Intervention en Sierre Leone

Sur tous les terrains pour lutter contre Ebola

En Sierra Leone, Christian Läuffer, infirmier et ambulancier de profession, a soutenu un mois durant le combat mené par la CRS contre Ebola. Parallèlement à son rôle de coordinateur et d’infirmier, son engagement l'a conduit au-delà des centres de traitement d’Ebola de Kenema et de Kono.

Sierra Leone, fin janvier 2015

Il arrive que les autorités ou une organisation autre que la CRS nous demandent de désinfecter un véhicule ou un centre de soins. Aujourd’hui par exemple, nous sommes allés à six dans un village situé à une bonne heure de Kono. Notre mission était de désinfecter un centre de soins où un patient, nous a-t-on dit, était mort quelques jours auparavant d’Ebola. En effet, malgré l’opération de désinfection organisée par les pouvoirs publics et les mesures décidées par les autorités, les villageois continuaient d’éviter le centre. C’est pour cela qu’il a été fait appel à nos services.

Nous avons d’abord été reçus par le chef de ce village où il m’est vite apparu que j’étais le seul blanc. Après cet accueil et les salutations d’usage, nous nous sommes dirigés vers le centre de soins, où nous avons pu nous rendre compte que les salles d’examen et de traitement étaient bien équipées.

Un travail épuisant

Il était prévu que nous désinfections deux salles. Au final, nous avons décontaminé presque tout le bâtiment. Nous avons en outre porté à l’extérieur les matelas et le mobilier de trois des salles et tout brûlé.

C’est une bonne chose que nous ayons fait ce travail sous les yeux des villageois: cela leur a redonné confiance en leur centre de soins.

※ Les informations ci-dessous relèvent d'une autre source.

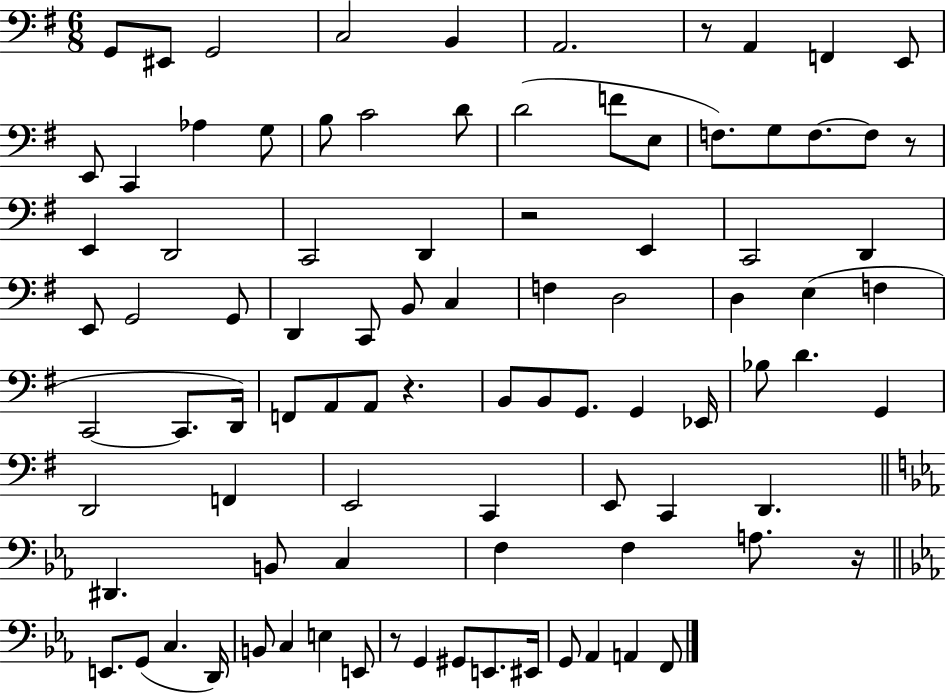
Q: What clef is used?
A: bass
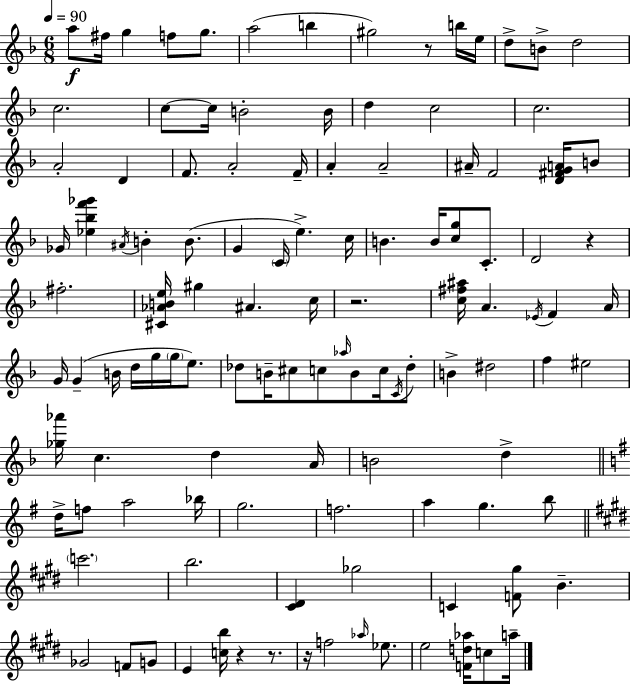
{
  \clef treble
  \numericTimeSignature
  \time 6/8
  \key d \minor
  \tempo 4 = 90
  a''8\f fis''16 g''4 f''8 g''8. | a''2( b''4 | gis''2) r8 b''16 e''16 | d''8-> b'8-> d''2 | \break c''2. | c''8~~ c''16 b'2-. b'16 | d''4 c''2 | c''2. | \break a'2-. d'4 | f'8. a'2-. f'16-- | a'4-. a'2-- | ais'16-- f'2 <d' fis' g' a'>16 b'8 | \break ges'16 <ees'' bes'' f''' ges'''>4 \acciaccatura { ais'16 } b'4-. b'8.( | g'4 \parenthesize c'16 e''4.->) | c''16 b'4. b'16 <c'' g''>8 c'8.-. | d'2 r4 | \break fis''2.-. | <cis' aes' b' e''>16 gis''4 ais'4. | c''16 r2. | <c'' fis'' ais''>16 a'4. \acciaccatura { ees'16 } f'4 | \break a'16 g'16 g'4--( b'16 d''16 g''16 \parenthesize g''16 e''8.) | des''8 b'16-- cis''8 c''8 \grace { aes''16 } b'8 | c''16 \acciaccatura { c'16 } des''8-. b'4-> dis''2 | f''4 eis''2 | \break <ges'' aes'''>16 c''4. d''4 | a'16 b'2 | d''4-> \bar "||" \break \key g \major d''16-> f''8 a''2 bes''16 | g''2. | f''2. | a''4 g''4. b''8 | \break \bar "||" \break \key e \major \parenthesize c'''2. | b''2. | <cis' dis'>4 ges''2 | c'4 <f' gis''>8 b'4.-- | \break ges'2 f'8 g'8 | e'4 <c'' b''>16 r4 r8. | r16 f''2 \grace { aes''16 } ees''8. | e''2 <f' d'' aes''>16 c''8 | \break a''16-- \bar "|."
}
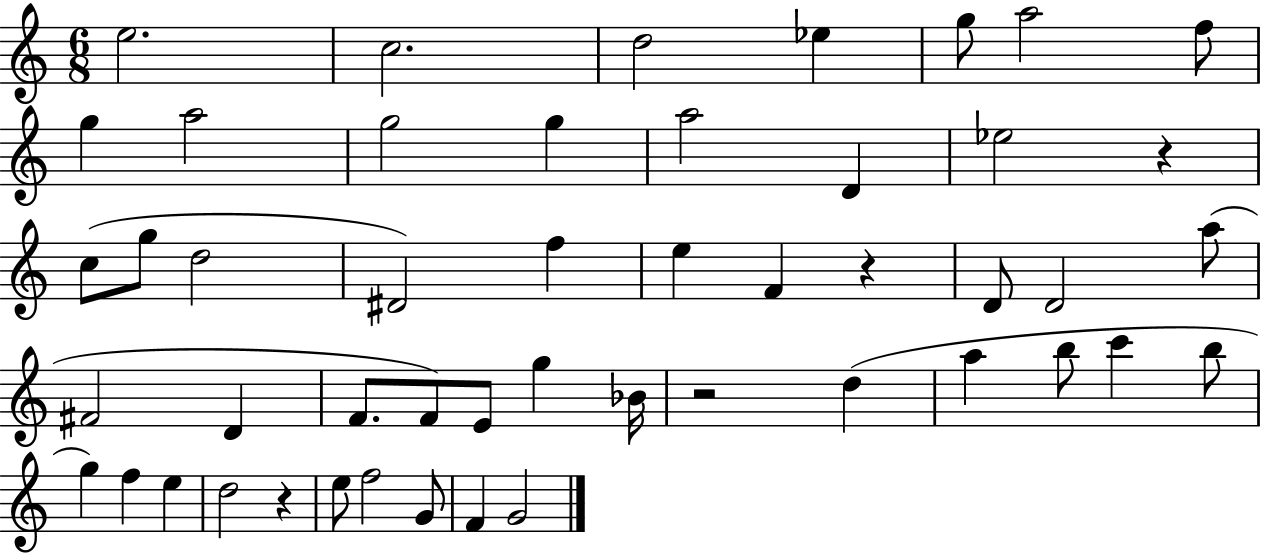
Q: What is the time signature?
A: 6/8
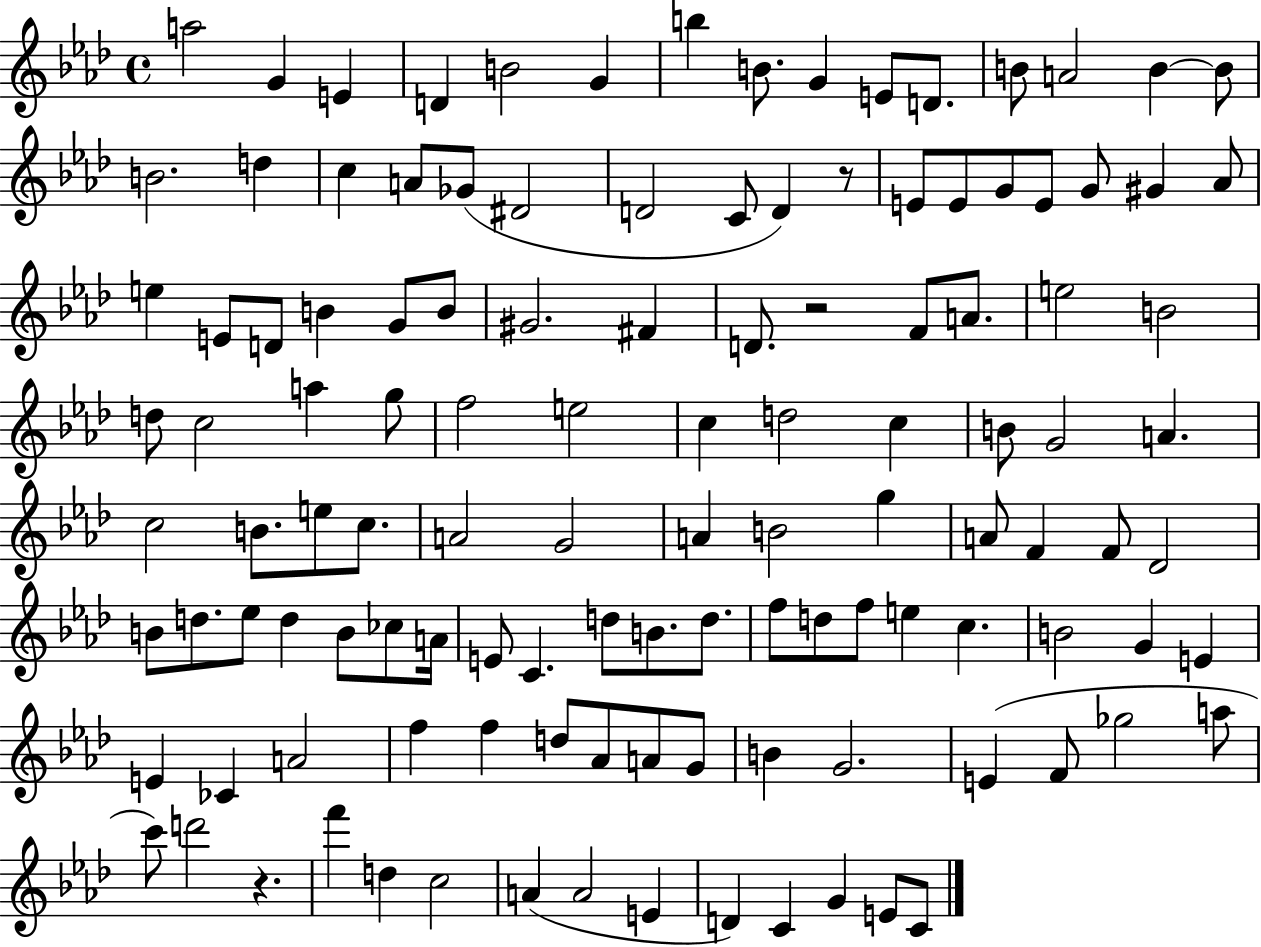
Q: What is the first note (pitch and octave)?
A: A5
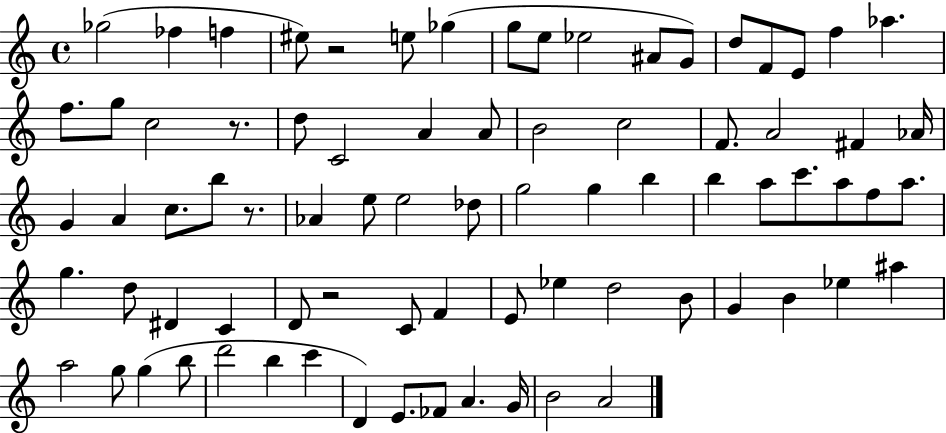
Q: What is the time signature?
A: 4/4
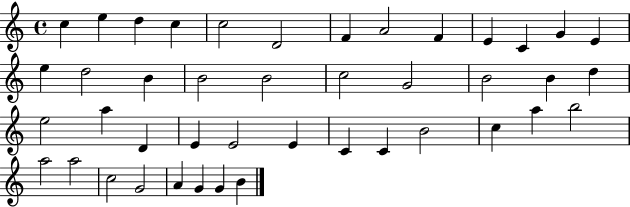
C5/q E5/q D5/q C5/q C5/h D4/h F4/q A4/h F4/q E4/q C4/q G4/q E4/q E5/q D5/h B4/q B4/h B4/h C5/h G4/h B4/h B4/q D5/q E5/h A5/q D4/q E4/q E4/h E4/q C4/q C4/q B4/h C5/q A5/q B5/h A5/h A5/h C5/h G4/h A4/q G4/q G4/q B4/q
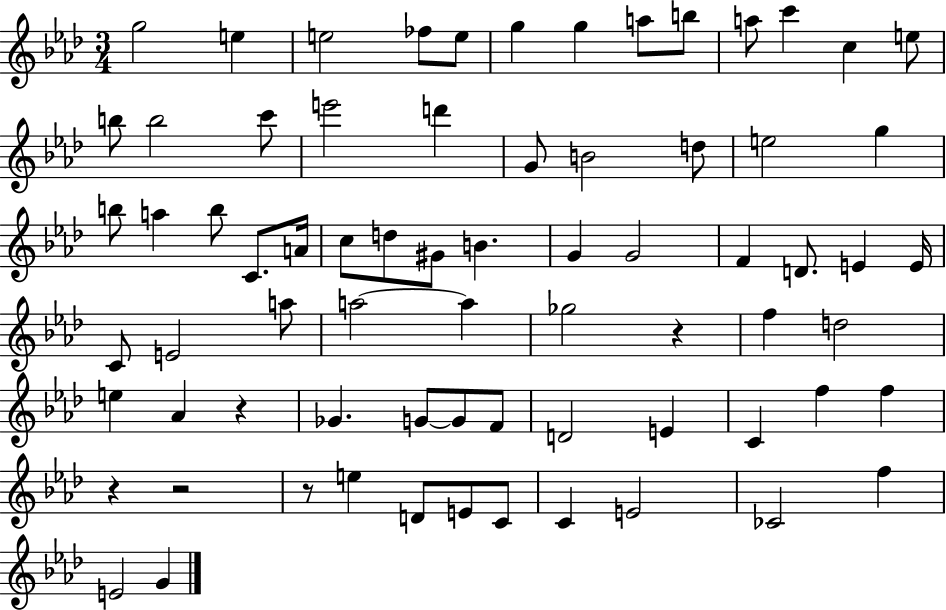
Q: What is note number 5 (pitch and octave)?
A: E5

Nous avons passé près de deux heures en tenue intégrale de protection à désinfecter les locaux. La solution chlorée, fortement concentrée (0,5%), dégageait une odeur extrêmement désagréable, et pour éviter de trop tousser, il nous fallait régulièrement sortir respirer un peu d’air pur. Lorsque j’ai retiré la combinaison, j’étais complètement trempé, dégoulinant jusque dans mes bottes. Jamais je n’avais autant sué de ma vie!

Tout le temps qu’a duré cette opération, nous avions pour spectateurs un groupe d’enfants qui m’appelaient le «white man». Pour eux, j’étais l’attraction, j’étais exotique. Je vous laisse imaginer leur excitation quand l’«homme blanc» leur a fait coucou! L’espace d’un instant, ils avaient oublié tout le reste.